▶ GIVEN PROBLEM 1
Duplicate the passage of the essay on kairos between "The Greeks used" and "sunset are examples.", inclusive.
▶ GIVEN PROBLEM 2
Pick up the essay on kairos after its final sentence and keep writing it.

▶ TEXT SHOWN
▼▼▼

STOP! LOOK! LISTEN!

I went to the grocery store with our ten-year-old grandson, Michael. Clare had given us a short list that included fresh fruits and vegetables. As Michael and I left home, Clare said, “And if you see any good tomatoes pick up a few of those, too.”
We found crisp and colorful carrots, spinach, and broccoli. We selected strawberries, blueberries, bananas, and red seedless grapes. As we made our way through the produce section of the store, I realized that the things we had in the shopping cart had been grown in other countries. Most, if not all, had been imported from countries far to the south of the United States.
When we came to the tomatoes, we saw bright red fruit attractively displayed.
“Those tomatoes look good,” said Michael.
“Yes, but they don’t have much taste,” I lamented. “Tomatoes just don’t have much flavor if they are picked green and shipped hundreds of miles before they turn red.”
I picked up a container of grape tomatoes. “These are about as good as tomatoes get in January.”
Is anything better than a sandwich made with vine-ripened tomatoes? The secret is to pick the tomato at just the right time.
Homegrown tomatoes illustrate of the meaning of the Greek word kairos. Grocery store tomatoes are often picked while still green. Fried green tomatoes are delicious, but hardly compare to a delicious red tomato. Kairos means that the time is right: even better, the time is ripe.
The Greeks used kairos for those special times that are non-repetitive, the occasions that occur only once. Birthdays and anniversaries are kairos moments. The word also refers to those unpredictable experiences that happen at just the right time. Being surprised by a rainbow or a sunset are examples.
When his five-year-old son asked him for an appointment, Wayne Oates, had a startling moment of truth. Was he so busy that his own child had to have an appointment to talk with him?
Dr. Oates coined the word workaholic. In his book, Confessions of a Workaholic (Word Publishing, 1971), Oates described his own addiction to work.
The meaning of the word workaholic has been skewed in the years since my teacher first used it. Many of us crowd our calendars and our lives with activity. Few would deny that we are a nation under stress, much of it self-imposed.

▲▲▲

▶ Source records
▼▼▼

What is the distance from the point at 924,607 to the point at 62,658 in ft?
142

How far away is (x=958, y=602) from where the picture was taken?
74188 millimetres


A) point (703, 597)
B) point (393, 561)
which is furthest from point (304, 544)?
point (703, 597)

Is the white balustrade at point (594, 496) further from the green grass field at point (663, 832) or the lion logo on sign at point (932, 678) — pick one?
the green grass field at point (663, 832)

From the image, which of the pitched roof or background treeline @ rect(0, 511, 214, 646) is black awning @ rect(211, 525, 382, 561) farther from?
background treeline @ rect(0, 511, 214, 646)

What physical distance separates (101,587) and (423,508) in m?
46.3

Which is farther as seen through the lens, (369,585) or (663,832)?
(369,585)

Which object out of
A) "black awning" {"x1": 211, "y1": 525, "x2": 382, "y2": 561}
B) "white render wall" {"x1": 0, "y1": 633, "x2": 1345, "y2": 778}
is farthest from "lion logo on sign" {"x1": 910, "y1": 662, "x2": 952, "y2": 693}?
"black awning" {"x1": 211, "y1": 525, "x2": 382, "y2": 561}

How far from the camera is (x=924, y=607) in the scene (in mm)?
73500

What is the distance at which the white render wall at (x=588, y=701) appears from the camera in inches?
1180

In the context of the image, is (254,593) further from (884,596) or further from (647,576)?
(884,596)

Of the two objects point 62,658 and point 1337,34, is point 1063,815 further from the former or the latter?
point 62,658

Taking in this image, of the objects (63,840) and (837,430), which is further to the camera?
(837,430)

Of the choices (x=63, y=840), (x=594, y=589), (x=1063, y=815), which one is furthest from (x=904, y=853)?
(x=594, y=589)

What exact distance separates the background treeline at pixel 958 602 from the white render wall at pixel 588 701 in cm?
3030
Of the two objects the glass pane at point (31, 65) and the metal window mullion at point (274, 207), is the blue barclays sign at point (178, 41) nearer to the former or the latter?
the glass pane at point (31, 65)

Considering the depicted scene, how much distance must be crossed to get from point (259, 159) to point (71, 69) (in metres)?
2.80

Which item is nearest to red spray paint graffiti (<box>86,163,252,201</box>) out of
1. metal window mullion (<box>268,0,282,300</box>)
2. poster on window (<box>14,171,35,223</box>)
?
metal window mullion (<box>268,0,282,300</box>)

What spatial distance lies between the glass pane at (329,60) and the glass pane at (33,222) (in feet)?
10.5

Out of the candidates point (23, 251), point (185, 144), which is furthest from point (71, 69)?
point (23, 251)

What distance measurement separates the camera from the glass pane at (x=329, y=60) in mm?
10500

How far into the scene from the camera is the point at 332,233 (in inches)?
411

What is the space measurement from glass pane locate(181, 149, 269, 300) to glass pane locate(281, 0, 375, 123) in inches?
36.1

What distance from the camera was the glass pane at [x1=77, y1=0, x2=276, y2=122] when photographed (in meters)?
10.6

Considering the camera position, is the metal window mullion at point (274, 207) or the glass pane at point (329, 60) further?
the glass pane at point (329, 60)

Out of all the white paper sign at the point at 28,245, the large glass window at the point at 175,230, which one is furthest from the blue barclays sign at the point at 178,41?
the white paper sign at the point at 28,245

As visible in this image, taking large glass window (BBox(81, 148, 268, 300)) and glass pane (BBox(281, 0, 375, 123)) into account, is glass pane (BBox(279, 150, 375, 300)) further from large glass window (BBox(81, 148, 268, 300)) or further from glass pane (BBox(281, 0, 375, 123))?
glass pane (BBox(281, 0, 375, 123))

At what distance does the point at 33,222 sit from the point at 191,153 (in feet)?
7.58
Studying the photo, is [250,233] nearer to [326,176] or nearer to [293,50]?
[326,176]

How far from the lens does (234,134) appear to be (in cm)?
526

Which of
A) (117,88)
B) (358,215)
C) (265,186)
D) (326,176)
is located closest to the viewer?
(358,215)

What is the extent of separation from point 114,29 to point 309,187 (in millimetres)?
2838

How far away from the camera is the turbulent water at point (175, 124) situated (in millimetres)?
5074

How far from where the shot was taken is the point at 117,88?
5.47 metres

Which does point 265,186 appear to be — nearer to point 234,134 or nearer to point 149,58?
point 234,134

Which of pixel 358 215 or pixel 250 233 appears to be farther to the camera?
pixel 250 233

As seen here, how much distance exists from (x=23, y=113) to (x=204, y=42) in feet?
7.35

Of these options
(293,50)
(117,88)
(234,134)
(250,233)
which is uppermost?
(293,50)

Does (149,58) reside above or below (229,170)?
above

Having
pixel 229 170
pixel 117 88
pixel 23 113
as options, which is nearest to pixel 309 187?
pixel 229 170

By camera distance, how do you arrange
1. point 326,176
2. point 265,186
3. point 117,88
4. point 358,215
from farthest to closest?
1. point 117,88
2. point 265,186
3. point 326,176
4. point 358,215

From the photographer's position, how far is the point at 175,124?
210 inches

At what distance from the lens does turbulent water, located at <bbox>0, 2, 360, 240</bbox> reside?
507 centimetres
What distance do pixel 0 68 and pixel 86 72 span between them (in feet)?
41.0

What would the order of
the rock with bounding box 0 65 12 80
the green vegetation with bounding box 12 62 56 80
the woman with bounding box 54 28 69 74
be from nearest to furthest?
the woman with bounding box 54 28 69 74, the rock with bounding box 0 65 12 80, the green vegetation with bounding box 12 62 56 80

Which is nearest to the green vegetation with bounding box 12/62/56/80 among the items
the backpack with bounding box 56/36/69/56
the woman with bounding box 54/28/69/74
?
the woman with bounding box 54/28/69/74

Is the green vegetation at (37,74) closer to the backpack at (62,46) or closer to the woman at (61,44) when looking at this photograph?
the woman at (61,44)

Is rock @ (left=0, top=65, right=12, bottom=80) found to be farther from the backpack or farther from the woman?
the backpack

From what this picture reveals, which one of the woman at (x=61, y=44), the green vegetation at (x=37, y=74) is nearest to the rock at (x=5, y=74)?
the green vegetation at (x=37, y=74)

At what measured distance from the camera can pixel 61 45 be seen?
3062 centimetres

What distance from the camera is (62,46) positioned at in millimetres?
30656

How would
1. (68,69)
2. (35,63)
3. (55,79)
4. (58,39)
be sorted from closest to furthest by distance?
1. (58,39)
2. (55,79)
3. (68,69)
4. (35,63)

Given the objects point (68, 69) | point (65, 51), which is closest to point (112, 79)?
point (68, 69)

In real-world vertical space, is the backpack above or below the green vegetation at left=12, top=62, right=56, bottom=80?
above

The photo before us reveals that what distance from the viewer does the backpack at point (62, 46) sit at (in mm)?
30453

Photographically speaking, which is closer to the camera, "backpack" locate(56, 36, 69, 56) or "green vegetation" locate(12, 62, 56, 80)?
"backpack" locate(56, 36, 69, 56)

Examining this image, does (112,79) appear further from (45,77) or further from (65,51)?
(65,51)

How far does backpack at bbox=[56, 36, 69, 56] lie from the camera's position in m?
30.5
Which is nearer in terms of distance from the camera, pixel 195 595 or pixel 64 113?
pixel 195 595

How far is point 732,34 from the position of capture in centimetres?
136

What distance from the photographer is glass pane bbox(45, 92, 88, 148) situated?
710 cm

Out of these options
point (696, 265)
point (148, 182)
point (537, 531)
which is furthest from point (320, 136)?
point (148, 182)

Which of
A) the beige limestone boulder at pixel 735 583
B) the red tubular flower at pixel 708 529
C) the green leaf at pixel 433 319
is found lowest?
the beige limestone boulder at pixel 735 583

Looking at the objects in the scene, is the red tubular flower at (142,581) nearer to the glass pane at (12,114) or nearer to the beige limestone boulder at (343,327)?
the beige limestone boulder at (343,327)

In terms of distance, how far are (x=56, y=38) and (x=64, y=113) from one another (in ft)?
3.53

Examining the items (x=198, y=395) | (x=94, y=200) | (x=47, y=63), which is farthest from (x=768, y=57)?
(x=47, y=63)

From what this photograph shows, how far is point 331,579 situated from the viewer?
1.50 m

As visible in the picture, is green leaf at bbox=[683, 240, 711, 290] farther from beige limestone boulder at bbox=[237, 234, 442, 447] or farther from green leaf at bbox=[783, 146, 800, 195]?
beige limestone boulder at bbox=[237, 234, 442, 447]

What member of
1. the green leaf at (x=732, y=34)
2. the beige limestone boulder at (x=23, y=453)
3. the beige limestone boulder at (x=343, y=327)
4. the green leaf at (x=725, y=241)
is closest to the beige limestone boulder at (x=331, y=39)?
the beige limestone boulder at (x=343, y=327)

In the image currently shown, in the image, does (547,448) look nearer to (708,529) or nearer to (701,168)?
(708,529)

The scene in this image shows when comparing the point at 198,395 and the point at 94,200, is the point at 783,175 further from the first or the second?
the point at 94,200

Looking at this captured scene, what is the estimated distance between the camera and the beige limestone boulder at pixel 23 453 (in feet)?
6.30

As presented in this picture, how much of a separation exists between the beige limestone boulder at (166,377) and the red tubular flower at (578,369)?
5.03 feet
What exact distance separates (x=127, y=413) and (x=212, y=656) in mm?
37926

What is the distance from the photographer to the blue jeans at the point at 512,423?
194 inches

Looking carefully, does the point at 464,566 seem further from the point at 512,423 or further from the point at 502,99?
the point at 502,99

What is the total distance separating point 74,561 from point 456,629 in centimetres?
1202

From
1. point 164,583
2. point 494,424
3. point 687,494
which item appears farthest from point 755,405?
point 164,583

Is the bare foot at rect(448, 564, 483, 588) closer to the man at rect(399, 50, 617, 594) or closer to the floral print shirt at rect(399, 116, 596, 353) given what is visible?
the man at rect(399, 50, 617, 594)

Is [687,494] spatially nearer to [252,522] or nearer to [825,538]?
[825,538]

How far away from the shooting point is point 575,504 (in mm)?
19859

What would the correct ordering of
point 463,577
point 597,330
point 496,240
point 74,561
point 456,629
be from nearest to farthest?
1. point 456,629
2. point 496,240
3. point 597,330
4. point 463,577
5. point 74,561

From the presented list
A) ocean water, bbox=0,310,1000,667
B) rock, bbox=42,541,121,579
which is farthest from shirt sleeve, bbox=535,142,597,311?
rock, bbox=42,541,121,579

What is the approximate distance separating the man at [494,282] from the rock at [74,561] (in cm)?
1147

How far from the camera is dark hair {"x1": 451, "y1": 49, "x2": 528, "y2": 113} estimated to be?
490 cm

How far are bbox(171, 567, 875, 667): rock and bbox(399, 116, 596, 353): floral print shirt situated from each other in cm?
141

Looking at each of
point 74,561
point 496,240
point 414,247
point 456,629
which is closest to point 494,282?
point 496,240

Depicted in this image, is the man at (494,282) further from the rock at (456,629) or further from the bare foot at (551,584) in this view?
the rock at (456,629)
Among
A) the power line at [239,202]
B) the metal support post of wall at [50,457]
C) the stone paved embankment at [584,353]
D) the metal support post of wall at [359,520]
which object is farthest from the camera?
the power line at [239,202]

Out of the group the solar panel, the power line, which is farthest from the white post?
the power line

▲▲▲

▶ FINAL RESULT 1
The Greeks used kairos for those special times that are non-repetitive, the occasions that occur only once. Birthdays and anniversaries are kairos moments. The word also refers to those unpredictable experiences that happen at just the right time. Being surprised by a rainbow or a sunset are examples.

▶ FINAL RESULT 2
One of our Cub Scout sons needed to take a five-mile, in-town hike in order to complete the requirements for an achievement award. I was required to hike with him, not by the Boy Scouts of America, but by Clare. I had promised to hike with our son, but my schedule for the week had become an avalanche of unfinished tasks. Finally, on Friday afternoon, I threw in the towel, shucked my coat and tie, and put on khaki pants, plaid shirt, and hiking boots for a five-mile stroll with a bright-eyed nine-year-old boy.
The gleam in his blue eyes and the smile on his face told me I had made a good decision. We were off together, dad and son, leaving behind mom and the four other children. Children in large families often are treated as one member in a covey. This was his special, private time with me, and my time with him. It was a kairos moment.
We walked along the sidewalk away from our home. Just beyond the lumberyard, we came to the place where the sidewalk ends, to borrow the title of Shel Silverstein’s children’s book Where the Sidewalk Ends.
We paused at a railroad crossing to examine the once-familiar cross-buck sign lettered with the words: STOP! LOOK! LISTEN!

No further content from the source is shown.